-- Aim of the task --
Return the data below in full and exactly, except that the pictures are dropped.

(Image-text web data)

╭──

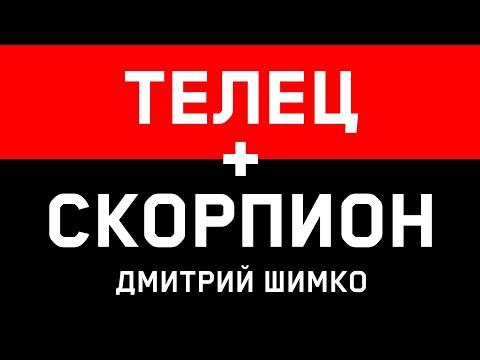 ТЕЛЕЦ+СКОРПИОН - Совместимость - Астротиполог Дмитрий Шимко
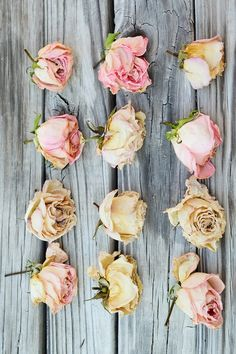 Dried roses. #flowers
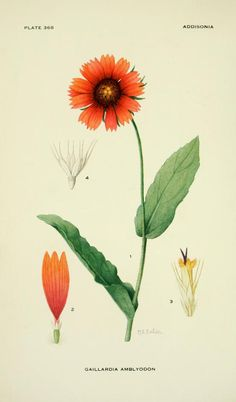 Blunt-toothed Gaillardia. Illustration by Mary E. Eaton from 'Addisonia' (1926). New York Botanical Garden archive.org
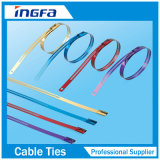 Strichleiter-mehrfacher Verschluss-Edelstahl-Kleber-überzogener Kabelbinder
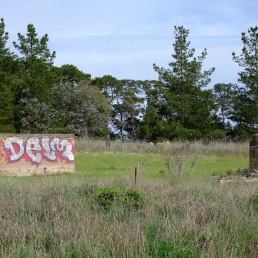 delm-ruins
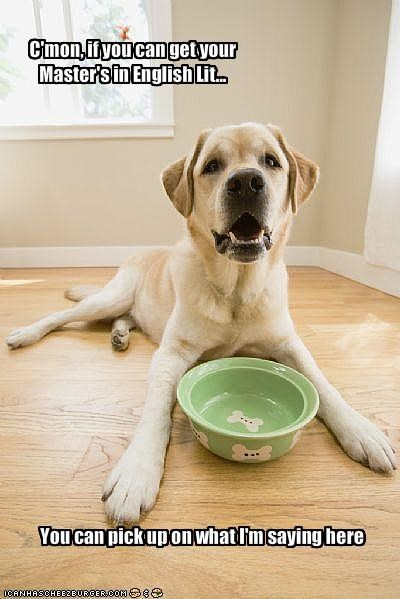 bowl,educated,empty,feed me,labrador,yellow lab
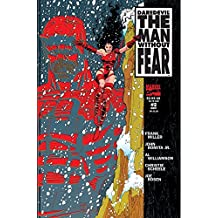 Daredevil: The Man Without Fear (1993-1994) #2 (of 5) (English Edition)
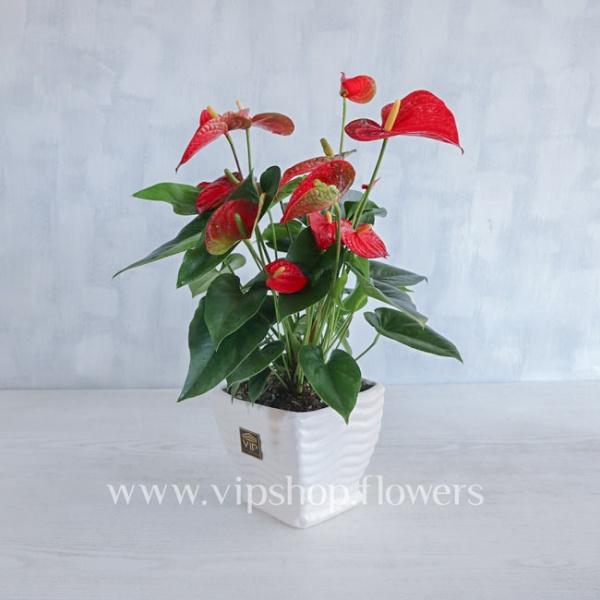 گلدان آپارتمانی گل آنتوریوم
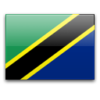 Прогноз на матч Танзания - Гвинея 27.01.2021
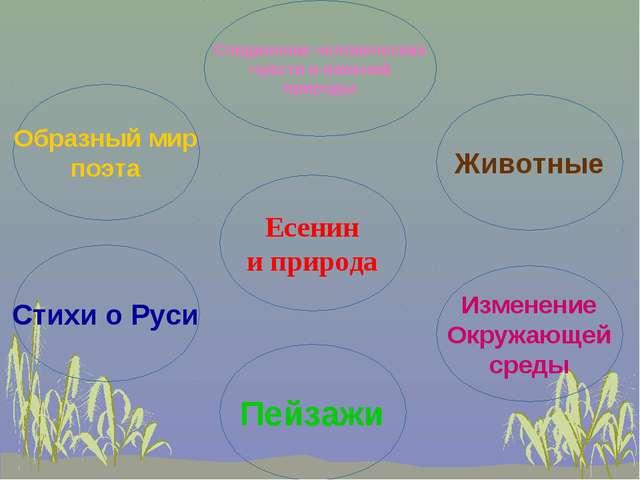 Есенин и природа Образный мир поэта Животные Изменение Окружающей среды Стихи...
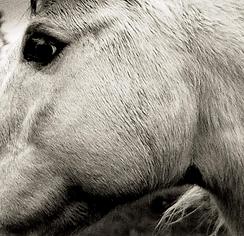 Bonny Light Horseman Album Packshot.png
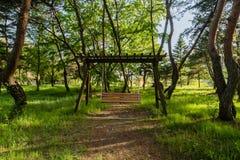 Oscillazione di legno in un boschetto degli alberi sempreverdi Fotografia Stock Libera da Diritti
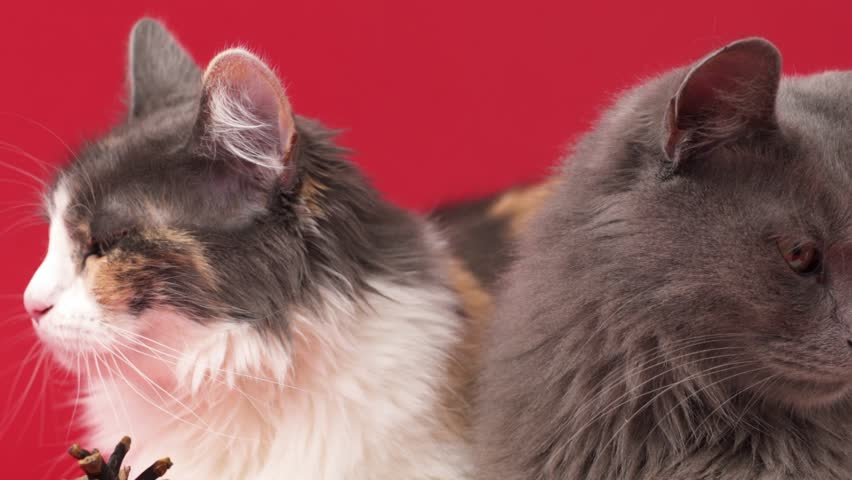 Portrait of a beautiful purebreed Nebelung cat and Turkish Angora cat, isolated on red.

╰──

-- Written reply --
 ТЕЛЕЦ+СКОРПИОН - Совместимость - Астротиполог Дмитрий Шимко
 Dried roses. #flowers
 Blunt-toothed Gaillardia. Illustration by Mary E. Eaton from 'Addisonia' (1926). New York Botanical Garden archive.org
 Strichleiter-mehrfacher Verschluss-Edelstahl-Kleber-überzogener Kabelbinder
 delm-ruins
 bowl,educated,empty,feed me,labrador,yellow lab
 Daredevil: The Man Without Fear (1993-1994) #2 (of 5) (English Edition)
 گلدان آپارتمانی گل آنتوریوم
 Прогноз на матч Танзания - Гвинея 27.01.2021
 Есенин и природа Образный мир поэта Животные Изменение Окружающей среды Стихи...
 Bonny Light Horseman Album Packshot.png
 Oscillazione di legno in un boschetto degli alberi sempreverdi Fotografia Stock Libera da Diritti
 Portrait of a beautiful purebreed Nebelung cat and Turkish Angora cat, isolated on red.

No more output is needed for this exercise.